:: HOW TO COMPLETE THIS TASK ::
Reproduce the entire news report below on Bolsonaro's indictment word for word.

:: GIVEN TEXT ::
+-------+

Brazil's federal police indicted the country's former president Jair Bolsonaro for suspected fraud on his vaccination records, news agency Reuters reported citing two sources related to the matter on Tuesday. An investigation by the country's comptroller general's office had already shown that Bolsonaro's vaccination records were false. In addition to Bolsonaro, one of his former aides, Mauro Cid, who was arrested in May last year as part of the investigation, was also indicted.
According to the sources, Bolsonaro was indicted on charges of entering false data into the country's Unified Health System (SUS) and forming a criminal organization. Contacted by Reuters, the former president reiterated that he had not taken the COVID-19 vaccine and said he was calm.
"It's a selective investigation. I'm calm, I don't owe anything," said Bolsonaro. "The world knows that I didn't take the vaccine." During his tenure, Bolsonaro repeatedly downplayed the importance of immunization and social distancing measures during the pandemic, which killed more than 7,00,000 people in Brazil.
Did Bolsonaro take the covid vaccine?
Police accuse Bolsonaro and his aides of tampering with the health ministry's database shortly before he travelled to the US in December 2022, two months after he lost his reelection bid to Luiz Inácio Lula da Silva. Bolsonaro needed a certificate of vaccination to enter the US, where he remained for the final days of his term and the first months of Lula's term. If convicted for falsifying health data, the 68-year-old politician could spend up to 12 years behind bars, and as little as two years, according to legal analyst Zilan Costa.

+-------+

:: RECORDED DATA ::
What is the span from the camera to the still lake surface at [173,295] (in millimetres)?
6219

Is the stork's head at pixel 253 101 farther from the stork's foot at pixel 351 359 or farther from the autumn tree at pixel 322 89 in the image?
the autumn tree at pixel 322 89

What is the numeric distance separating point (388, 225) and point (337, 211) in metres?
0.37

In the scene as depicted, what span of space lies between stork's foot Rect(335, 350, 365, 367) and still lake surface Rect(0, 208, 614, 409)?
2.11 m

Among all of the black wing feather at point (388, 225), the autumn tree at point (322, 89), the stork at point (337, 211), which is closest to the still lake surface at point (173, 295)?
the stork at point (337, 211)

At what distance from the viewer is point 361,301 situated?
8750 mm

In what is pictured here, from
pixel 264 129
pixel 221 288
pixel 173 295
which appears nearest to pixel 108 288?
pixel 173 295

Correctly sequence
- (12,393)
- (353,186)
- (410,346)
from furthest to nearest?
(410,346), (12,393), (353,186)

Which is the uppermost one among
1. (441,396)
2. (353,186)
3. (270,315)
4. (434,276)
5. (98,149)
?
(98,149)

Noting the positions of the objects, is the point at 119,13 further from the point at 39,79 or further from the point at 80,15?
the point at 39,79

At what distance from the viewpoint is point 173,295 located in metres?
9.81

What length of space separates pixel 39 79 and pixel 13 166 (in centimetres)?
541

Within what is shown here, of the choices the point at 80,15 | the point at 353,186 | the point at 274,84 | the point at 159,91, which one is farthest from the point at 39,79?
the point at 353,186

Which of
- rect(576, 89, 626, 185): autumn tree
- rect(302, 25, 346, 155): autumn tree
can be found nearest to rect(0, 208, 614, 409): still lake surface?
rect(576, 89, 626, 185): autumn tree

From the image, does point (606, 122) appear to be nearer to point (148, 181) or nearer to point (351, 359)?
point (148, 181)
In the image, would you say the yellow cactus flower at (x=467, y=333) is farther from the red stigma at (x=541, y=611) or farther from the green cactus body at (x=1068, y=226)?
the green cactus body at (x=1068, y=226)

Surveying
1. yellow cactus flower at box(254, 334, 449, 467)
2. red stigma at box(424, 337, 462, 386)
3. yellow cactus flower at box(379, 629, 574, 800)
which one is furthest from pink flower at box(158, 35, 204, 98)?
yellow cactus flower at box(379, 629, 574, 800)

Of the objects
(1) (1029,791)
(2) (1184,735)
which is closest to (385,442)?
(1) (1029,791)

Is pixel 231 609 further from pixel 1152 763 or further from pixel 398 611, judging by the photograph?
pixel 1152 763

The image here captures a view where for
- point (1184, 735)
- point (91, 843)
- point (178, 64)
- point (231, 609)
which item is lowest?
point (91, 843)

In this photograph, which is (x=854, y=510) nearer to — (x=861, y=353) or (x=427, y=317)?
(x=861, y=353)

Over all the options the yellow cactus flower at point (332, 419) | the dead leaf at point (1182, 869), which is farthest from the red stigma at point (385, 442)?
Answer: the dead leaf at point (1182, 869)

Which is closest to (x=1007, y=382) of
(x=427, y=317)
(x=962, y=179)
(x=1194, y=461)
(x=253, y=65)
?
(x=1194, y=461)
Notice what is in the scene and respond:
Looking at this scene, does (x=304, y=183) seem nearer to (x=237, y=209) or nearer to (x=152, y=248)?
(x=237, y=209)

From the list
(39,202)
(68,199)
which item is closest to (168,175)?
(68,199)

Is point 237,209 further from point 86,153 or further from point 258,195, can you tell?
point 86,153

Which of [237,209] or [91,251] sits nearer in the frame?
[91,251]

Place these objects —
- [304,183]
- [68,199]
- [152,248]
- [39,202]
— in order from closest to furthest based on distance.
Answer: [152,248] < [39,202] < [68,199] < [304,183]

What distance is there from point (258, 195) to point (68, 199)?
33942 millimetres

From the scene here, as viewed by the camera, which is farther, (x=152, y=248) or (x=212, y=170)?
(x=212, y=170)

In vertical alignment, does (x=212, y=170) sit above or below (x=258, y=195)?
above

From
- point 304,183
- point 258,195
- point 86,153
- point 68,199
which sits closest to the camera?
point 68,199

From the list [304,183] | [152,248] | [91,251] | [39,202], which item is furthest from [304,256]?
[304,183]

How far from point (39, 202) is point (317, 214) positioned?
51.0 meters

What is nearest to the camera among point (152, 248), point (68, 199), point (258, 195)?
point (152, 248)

+-------+

:: ANSWER SPACE ::
Brazil's federal police indicted the country's former president Jair Bolsonaro for suspected fraud on his vaccination records, news agency Reuters reported citing two sources related to the matter on Tuesday. An investigation by the country's comptroller general's office had already shown that Bolsonaro's vaccination records were false. In addition to Bolsonaro, one of his former aides, Mauro Cid, who was arrested in May last year as part of the investigation, was also indicted.
According to the sources, Bolsonaro was indicted on charges of entering false data into the country's Unified Health System (SUS) and forming a criminal organization. Contacted by Reuters, the former president reiterated that he had not taken the COVID-19 vaccine and said he was calm.
"It's a selective investigation. I'm calm, I don't owe anything," said Bolsonaro. "The world knows that I didn't take the vaccine." During his tenure, Bolsonaro repeatedly downplayed the importance of immunization and social distancing measures during the pandemic, which killed more than 7,00,000 people in Brazil.
Did Bolsonaro take the covid vaccine?
Police accuse Bolsonaro and his aides of tampering with the health ministry's database shortly before he travelled to the US in December 2022, two months after he lost his reelection bid to Luiz Inácio Lula da Silva. Bolsonaro needed a certificate of vaccination to enter the US, where he remained for the final days of his term and the first months of Lula's term. If convicted for falsifying health data, the 68-year-old politician could spend up to 12 years behind bars, and as little as two years, according to legal analyst Zilan Costa.